--- START OF DATASET CONTENT ---

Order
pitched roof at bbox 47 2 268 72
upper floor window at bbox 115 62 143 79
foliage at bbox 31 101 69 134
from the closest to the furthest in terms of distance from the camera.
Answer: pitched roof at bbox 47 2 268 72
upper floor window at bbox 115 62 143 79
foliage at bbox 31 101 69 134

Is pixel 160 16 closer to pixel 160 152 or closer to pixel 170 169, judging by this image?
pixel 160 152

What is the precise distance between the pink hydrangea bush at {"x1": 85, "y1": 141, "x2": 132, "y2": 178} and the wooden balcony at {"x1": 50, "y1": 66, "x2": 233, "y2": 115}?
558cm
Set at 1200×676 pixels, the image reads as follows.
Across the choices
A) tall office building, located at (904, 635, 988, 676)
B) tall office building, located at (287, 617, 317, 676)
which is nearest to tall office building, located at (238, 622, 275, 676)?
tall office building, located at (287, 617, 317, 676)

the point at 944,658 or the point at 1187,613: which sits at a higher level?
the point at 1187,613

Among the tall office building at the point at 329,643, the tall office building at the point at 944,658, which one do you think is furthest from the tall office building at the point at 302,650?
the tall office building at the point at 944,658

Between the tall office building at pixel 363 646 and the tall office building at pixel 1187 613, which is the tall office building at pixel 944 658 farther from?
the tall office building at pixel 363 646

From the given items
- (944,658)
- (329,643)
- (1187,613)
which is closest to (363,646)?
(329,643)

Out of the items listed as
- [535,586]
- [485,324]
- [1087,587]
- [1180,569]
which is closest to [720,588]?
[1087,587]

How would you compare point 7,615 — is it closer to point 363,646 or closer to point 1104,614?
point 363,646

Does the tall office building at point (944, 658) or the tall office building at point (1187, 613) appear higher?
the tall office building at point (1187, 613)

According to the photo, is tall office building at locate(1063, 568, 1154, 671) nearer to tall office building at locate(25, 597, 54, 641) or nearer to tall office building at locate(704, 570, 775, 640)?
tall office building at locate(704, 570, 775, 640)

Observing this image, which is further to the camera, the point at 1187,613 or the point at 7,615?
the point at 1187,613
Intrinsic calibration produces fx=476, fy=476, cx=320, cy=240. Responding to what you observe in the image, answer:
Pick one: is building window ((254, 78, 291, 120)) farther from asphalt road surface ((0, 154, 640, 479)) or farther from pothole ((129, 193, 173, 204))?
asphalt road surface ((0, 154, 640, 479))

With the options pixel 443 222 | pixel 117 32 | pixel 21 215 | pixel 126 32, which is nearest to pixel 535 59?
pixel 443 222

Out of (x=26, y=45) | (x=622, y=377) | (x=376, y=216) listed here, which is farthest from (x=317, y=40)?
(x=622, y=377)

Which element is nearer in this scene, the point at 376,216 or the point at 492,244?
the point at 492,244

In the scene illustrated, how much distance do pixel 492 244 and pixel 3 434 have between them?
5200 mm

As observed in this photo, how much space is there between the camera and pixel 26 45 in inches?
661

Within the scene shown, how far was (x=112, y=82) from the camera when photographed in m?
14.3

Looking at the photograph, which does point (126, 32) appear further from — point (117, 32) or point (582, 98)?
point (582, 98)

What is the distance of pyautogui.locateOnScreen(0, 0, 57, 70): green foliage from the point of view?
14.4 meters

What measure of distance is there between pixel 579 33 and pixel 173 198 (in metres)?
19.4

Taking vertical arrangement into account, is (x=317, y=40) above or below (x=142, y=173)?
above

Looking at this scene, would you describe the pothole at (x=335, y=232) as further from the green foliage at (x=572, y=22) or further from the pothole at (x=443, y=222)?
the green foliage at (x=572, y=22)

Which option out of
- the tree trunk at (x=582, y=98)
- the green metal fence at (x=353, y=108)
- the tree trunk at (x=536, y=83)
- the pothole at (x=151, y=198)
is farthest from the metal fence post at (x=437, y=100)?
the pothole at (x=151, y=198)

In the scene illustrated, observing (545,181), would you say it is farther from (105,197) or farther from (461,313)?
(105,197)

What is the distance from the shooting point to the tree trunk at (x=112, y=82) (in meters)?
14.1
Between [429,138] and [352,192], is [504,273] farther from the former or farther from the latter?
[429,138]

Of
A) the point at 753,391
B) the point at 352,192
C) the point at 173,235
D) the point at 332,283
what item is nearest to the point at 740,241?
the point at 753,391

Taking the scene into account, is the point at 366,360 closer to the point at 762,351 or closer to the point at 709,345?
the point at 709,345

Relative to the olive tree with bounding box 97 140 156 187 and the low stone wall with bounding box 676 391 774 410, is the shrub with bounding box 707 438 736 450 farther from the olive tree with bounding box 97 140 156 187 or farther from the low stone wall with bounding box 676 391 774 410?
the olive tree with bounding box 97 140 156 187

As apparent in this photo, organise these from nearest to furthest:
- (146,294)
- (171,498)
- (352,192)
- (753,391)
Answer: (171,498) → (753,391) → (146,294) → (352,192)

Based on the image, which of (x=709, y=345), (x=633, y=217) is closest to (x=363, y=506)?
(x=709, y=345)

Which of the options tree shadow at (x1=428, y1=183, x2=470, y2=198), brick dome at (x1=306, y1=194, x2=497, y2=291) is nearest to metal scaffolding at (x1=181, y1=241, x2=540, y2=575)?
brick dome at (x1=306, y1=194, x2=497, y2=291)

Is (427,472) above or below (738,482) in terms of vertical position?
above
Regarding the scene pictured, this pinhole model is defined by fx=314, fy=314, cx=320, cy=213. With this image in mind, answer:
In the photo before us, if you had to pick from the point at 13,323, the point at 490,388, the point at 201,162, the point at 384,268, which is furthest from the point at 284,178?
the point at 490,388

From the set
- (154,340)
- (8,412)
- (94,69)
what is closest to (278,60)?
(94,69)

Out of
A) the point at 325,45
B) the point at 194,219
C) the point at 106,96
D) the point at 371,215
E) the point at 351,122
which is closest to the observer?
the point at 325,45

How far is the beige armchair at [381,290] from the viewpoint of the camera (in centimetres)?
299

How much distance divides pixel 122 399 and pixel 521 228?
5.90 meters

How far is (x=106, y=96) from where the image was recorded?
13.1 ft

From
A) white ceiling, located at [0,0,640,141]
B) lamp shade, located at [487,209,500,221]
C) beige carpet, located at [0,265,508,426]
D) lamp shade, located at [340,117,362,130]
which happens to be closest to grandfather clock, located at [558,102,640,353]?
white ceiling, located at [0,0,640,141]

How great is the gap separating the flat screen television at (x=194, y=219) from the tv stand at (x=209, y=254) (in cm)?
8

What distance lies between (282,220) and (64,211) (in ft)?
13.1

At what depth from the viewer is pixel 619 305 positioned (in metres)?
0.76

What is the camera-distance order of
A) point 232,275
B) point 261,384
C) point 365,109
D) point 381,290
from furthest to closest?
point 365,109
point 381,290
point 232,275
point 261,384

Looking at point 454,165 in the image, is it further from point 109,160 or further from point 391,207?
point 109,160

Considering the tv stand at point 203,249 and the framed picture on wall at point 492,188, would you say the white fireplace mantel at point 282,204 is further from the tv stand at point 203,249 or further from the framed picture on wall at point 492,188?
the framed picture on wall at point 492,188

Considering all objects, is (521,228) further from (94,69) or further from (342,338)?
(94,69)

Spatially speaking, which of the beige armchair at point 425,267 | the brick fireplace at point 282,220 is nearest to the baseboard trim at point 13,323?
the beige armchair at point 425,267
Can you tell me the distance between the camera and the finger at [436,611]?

--- END OF DATASET CONTENT ---

- **WORK REQUIRED**
Generate an exact reproduction of all entries.

- **RESPONSE TO THIS EXERCISE**
Order
pitched roof at bbox 47 2 268 72
upper floor window at bbox 115 62 143 79
foliage at bbox 31 101 69 134
from the closest to the furthest in terms of distance from the camera.
Answer: pitched roof at bbox 47 2 268 72
upper floor window at bbox 115 62 143 79
foliage at bbox 31 101 69 134

Is pixel 160 16 closer to pixel 160 152 or closer to pixel 170 169, judging by this image?
pixel 160 152

What is the precise distance between the pink hydrangea bush at {"x1": 85, "y1": 141, "x2": 132, "y2": 178} and the wooden balcony at {"x1": 50, "y1": 66, "x2": 233, "y2": 115}?
558cm
Set at 1200×676 pixels, the image reads as follows.
Across the choices
A) tall office building, located at (904, 635, 988, 676)
B) tall office building, located at (287, 617, 317, 676)
which is nearest to tall office building, located at (238, 622, 275, 676)?
tall office building, located at (287, 617, 317, 676)

the point at 944,658 or the point at 1187,613: which sits at a higher level?
the point at 1187,613

Among the tall office building at the point at 329,643, the tall office building at the point at 944,658, which one do you think is furthest from the tall office building at the point at 302,650?
the tall office building at the point at 944,658

Between the tall office building at pixel 363 646 and the tall office building at pixel 1187 613, which is the tall office building at pixel 944 658 farther from?
the tall office building at pixel 363 646

From the given items
- (944,658)
- (329,643)
- (1187,613)
which is closest to (363,646)?
(329,643)

Out of the items listed as
- [535,586]
- [485,324]
- [1087,587]
- [1180,569]
which is closest to [720,588]?
[1087,587]

How would you compare point 7,615 — is it closer to point 363,646 or closer to point 1104,614?
point 363,646

Does the tall office building at point (944, 658) or the tall office building at point (1187, 613) appear higher?
the tall office building at point (1187, 613)

According to the photo, is tall office building at locate(1063, 568, 1154, 671) nearer to tall office building at locate(25, 597, 54, 641) or nearer to tall office building at locate(704, 570, 775, 640)?
tall office building at locate(704, 570, 775, 640)

Observing this image, which is further to the camera, the point at 1187,613 or the point at 7,615?
the point at 1187,613
Intrinsic calibration produces fx=476, fy=476, cx=320, cy=240. Responding to what you observe in the image, answer:
Pick one: is building window ((254, 78, 291, 120)) farther from asphalt road surface ((0, 154, 640, 479)) or farther from pothole ((129, 193, 173, 204))?
asphalt road surface ((0, 154, 640, 479))

With the options pixel 443 222 | pixel 117 32 | pixel 21 215 | pixel 126 32, which is nearest to pixel 535 59?
pixel 443 222

Out of (x=26, y=45) | (x=622, y=377) | (x=376, y=216) listed here, which is farthest from (x=317, y=40)?
(x=622, y=377)

Which element is nearer in this scene, the point at 376,216 or the point at 492,244?
the point at 492,244

In the scene illustrated, how much distance do pixel 492 244 and pixel 3 434 have between them?
5200 mm

As observed in this photo, how much space is there between the camera and pixel 26 45 in inches?
661

Within the scene shown, how far was (x=112, y=82) from the camera when photographed in m?
14.3

Looking at the photograph, which does point (126, 32) appear further from — point (117, 32) or point (582, 98)?
point (582, 98)

What is the distance of pyautogui.locateOnScreen(0, 0, 57, 70): green foliage from the point of view?
14.4 meters

What measure of distance is there between pixel 579 33 and pixel 173 198 (in metres)?
19.4

Taking vertical arrangement into account, is (x=317, y=40) above or below (x=142, y=173)?
above

Looking at this scene, would you describe the pothole at (x=335, y=232) as further from the green foliage at (x=572, y=22) or further from the pothole at (x=443, y=222)?
the green foliage at (x=572, y=22)

Which option out of
- the tree trunk at (x=582, y=98)
- the green metal fence at (x=353, y=108)
- the tree trunk at (x=536, y=83)
- the pothole at (x=151, y=198)
is farthest from the metal fence post at (x=437, y=100)?
the pothole at (x=151, y=198)

In the scene illustrated, observing (545,181), would you say it is farther from (105,197) or farther from (461,313)?
(105,197)

What is the distance from the shooting point to the tree trunk at (x=112, y=82) (in meters)?
14.1
Between [429,138] and [352,192], is [504,273] farther from the former or farther from the latter?
[429,138]

Of
A) the point at 753,391
B) the point at 352,192
C) the point at 173,235
D) the point at 332,283
what item is nearest to the point at 740,241?
the point at 753,391

Taking the scene into account, is the point at 366,360 closer to the point at 762,351 or closer to the point at 709,345?
the point at 709,345

Relative to the olive tree with bounding box 97 140 156 187 and the low stone wall with bounding box 676 391 774 410, is the shrub with bounding box 707 438 736 450 farther from the olive tree with bounding box 97 140 156 187 or farther from the low stone wall with bounding box 676 391 774 410?
the olive tree with bounding box 97 140 156 187

As apparent in this photo, organise these from nearest to furthest:
- (146,294)
- (171,498)
- (352,192)
- (753,391)
Answer: (171,498) → (753,391) → (146,294) → (352,192)

Based on the image, which of (x=709, y=345), (x=633, y=217) is closest to (x=363, y=506)?
(x=709, y=345)

Which of the options tree shadow at (x1=428, y1=183, x2=470, y2=198), brick dome at (x1=306, y1=194, x2=497, y2=291) is nearest to metal scaffolding at (x1=181, y1=241, x2=540, y2=575)?
brick dome at (x1=306, y1=194, x2=497, y2=291)

Is (427,472) above or below (738,482) in terms of vertical position?
above
Regarding the scene pictured, this pinhole model is defined by fx=314, fy=314, cx=320, cy=213. With this image in mind, answer:
In the photo before us, if you had to pick from the point at 13,323, the point at 490,388, the point at 201,162, the point at 384,268, which is furthest from the point at 284,178?
the point at 490,388

From the set
- (154,340)
- (8,412)
- (94,69)
what is closest to (278,60)?
(94,69)

Out of
A) the point at 325,45
B) the point at 194,219
C) the point at 106,96
D) the point at 371,215
E) the point at 351,122
which is closest to the observer?
the point at 325,45

How far is the beige armchair at [381,290] from the viewpoint of the camera (in centimetres)?
299

How much distance divides pixel 122 399 and pixel 521 228?
5.90 meters

How far is (x=106, y=96) from where the image was recorded?
13.1 ft

From
A) white ceiling, located at [0,0,640,141]
B) lamp shade, located at [487,209,500,221]
C) beige carpet, located at [0,265,508,426]
D) lamp shade, located at [340,117,362,130]
which happens to be closest to grandfather clock, located at [558,102,640,353]?
white ceiling, located at [0,0,640,141]

How great is the gap separating the flat screen television at (x=194, y=219) from the tv stand at (x=209, y=254) (in cm)?
8

What distance lies between (282,220) and (64,211) (in ft)?
13.1

At what depth from the viewer is pixel 619 305 positioned (in metres)?
0.76

What is the camera-distance order of
A) point 232,275
B) point 261,384
C) point 365,109
D) point 381,290
from furthest to closest?
point 365,109
point 381,290
point 232,275
point 261,384

Looking at point 454,165 in the image, is it further from point 109,160 or further from point 391,207?
point 109,160

Considering the tv stand at point 203,249 and the framed picture on wall at point 492,188, would you say the white fireplace mantel at point 282,204 is further from the tv stand at point 203,249 or further from the framed picture on wall at point 492,188?
the framed picture on wall at point 492,188

Considering all objects, is (521,228) further from (94,69) or further from (342,338)?
(94,69)

Spatially speaking, which of the beige armchair at point 425,267 | the brick fireplace at point 282,220 is nearest to the baseboard trim at point 13,323?
the beige armchair at point 425,267
Can you tell me the distance between the camera and the finger at [436,611]?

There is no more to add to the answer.